A kind of gothic, ghostly mash-up of Downton Abbey and Grey Gardens, The Little Stranger is as mannered, tattered and morose as that marriage of premises suggests.

It also harkens back to a very British style of slow-burning psychological thriller that can come off as “glacial” to today’s attention spans. This dusty haunted-house tale of obsession and class jealousy in the decaying British Empire post-WWII (based on a 2009 novel by Sarah Waters) is an odd addition to the uncategorizable oeuvre of Irish director Lenny Abrahamson (whose previous films include Room and the dryly acerbic art-rock spoof Frank).

It has rewards, however, for anyone willing to dial it back and let the story tell itself (and accept ambiguities, up to and including the ending).

Domhnall Gleeson is trying to marry upward with Caroline (Ruth Wilson) in The Little Stranger

Domhnall Gleeson is trying to marry upward with Caroline (Ruth Wilson) in The Little Stranger

The Little Stranger opens with its weakest link, Roderick Ayres (Will Poulter of The Revenant and The Maze Runner), a returned, badly burned war veteran who is painfully trying to reassume his role as master of the manse at Hundreds Hall, a threadbare mansion reduced to a single teenage maid (Liv Hill) to handle the needs of Roderick, his worried and melancholy sister Caroline (Ruth Wilson) and their tragic mother (Charlotte Rampling), who is still haunted at the loss of a first child Susan many years earlier.

Poulter is a capable actor, but acting under latex is a challenge at the best of times, and suspending disbelief towards his portrayal of a profoundly injured noble is a challenge for the audience too.

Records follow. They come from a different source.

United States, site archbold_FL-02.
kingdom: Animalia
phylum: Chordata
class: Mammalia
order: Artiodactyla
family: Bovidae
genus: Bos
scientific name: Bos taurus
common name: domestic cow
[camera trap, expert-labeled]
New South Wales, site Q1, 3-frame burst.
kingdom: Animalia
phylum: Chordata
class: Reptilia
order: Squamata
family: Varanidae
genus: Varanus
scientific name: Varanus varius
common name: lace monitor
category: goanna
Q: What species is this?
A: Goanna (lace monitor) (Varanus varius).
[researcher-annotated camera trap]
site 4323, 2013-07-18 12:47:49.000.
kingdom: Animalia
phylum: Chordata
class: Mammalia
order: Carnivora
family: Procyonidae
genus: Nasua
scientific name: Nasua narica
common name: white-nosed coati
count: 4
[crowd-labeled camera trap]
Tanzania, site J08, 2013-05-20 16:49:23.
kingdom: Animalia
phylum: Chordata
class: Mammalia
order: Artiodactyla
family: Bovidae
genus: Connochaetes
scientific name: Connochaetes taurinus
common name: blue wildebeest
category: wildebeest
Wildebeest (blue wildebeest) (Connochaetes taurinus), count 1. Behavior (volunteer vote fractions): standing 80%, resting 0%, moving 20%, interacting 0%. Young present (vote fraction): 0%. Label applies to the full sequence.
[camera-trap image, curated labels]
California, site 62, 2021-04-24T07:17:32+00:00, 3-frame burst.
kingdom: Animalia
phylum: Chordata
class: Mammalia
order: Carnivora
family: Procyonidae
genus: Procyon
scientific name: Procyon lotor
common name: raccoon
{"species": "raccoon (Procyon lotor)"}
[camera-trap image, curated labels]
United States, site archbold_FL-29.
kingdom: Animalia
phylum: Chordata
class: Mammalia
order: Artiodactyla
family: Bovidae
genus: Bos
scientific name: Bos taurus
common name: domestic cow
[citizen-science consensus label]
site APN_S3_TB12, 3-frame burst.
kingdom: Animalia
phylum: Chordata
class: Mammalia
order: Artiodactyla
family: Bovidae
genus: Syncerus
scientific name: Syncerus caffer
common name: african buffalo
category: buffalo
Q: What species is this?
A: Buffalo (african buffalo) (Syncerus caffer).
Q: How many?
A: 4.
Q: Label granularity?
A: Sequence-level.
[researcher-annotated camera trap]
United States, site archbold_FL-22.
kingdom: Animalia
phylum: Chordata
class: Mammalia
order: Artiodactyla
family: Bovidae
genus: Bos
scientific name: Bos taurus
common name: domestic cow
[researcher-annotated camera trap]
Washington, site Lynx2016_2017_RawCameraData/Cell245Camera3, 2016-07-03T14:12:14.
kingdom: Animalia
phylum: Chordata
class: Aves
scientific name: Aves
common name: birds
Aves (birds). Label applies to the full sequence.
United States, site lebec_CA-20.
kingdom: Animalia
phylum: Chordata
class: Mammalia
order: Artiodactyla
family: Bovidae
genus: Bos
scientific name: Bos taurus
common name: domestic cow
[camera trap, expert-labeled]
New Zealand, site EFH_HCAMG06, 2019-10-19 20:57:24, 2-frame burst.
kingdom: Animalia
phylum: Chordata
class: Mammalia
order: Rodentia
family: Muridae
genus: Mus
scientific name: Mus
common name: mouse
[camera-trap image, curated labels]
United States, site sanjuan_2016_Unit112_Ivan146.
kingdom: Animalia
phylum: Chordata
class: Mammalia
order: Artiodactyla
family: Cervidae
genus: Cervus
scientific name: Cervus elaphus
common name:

Nonetheless, Roderick is the catalyst for all that happens in The Little Stranger, after he is brought to the attention of the local doctor, Faraday (Domhnall Gleeson). Talented beyond what’s usually asked of him, he experiments with electric shock therapy on Roderick’s stiffened and painful limbs, the results of which attracts the attention of the medical establishment in London.

So there is a pull on Faraday to leave the village of The Hundreds. But at the same time, there is a mysterious attraction to the place for him, which dates back to his childhood, when his mother was one of the servants, and he ached to be part of upper-class life.

His obsession is projected onto Caroline, whose own attitude to her inheritance is resentful. Besides being nearly impossible to maintain, Caroline believes it carries a curse that dates to her sister’s death, a belief shared by her brother, as his own mental state deteriorates

Abrahamson doesn’t disappoint with the noises-in-the-night and creaking-doors (to say nothing of beckoning-bells in the servants’ area that all ring at once), but Faraday is determined to find prosaic explanations.

Meanwhile, he’s also determined to gain that long-lost entry into high society, however disheveled, by wooing Caroline. After years of solitary life, she finds relief mixing with the remains of the aristocracy at parties and dances. But the allures wears off quickly, and she soon begins to pull away, both from her obsessed doctor/fiance and from the moribund manor life to which she was supposedly born.

As the emotional crisis grows, so too does the paranormal activity. Is it a ghost? A poltergeist? A manifestation of a living person’s angst?

Well acted all around by Gleeson, Wilson and Rampling, The Little Stranger asks a lot for what it modestly delivers. And if you like endings that can be argued about afterward, it delivers that too.

The Little Stranger. Directed by Lenny Abrahamson. Starring Domhnall Gleeson, Ruth Wilson, Charlotte Rampling. Opens wide, Friday, August 31.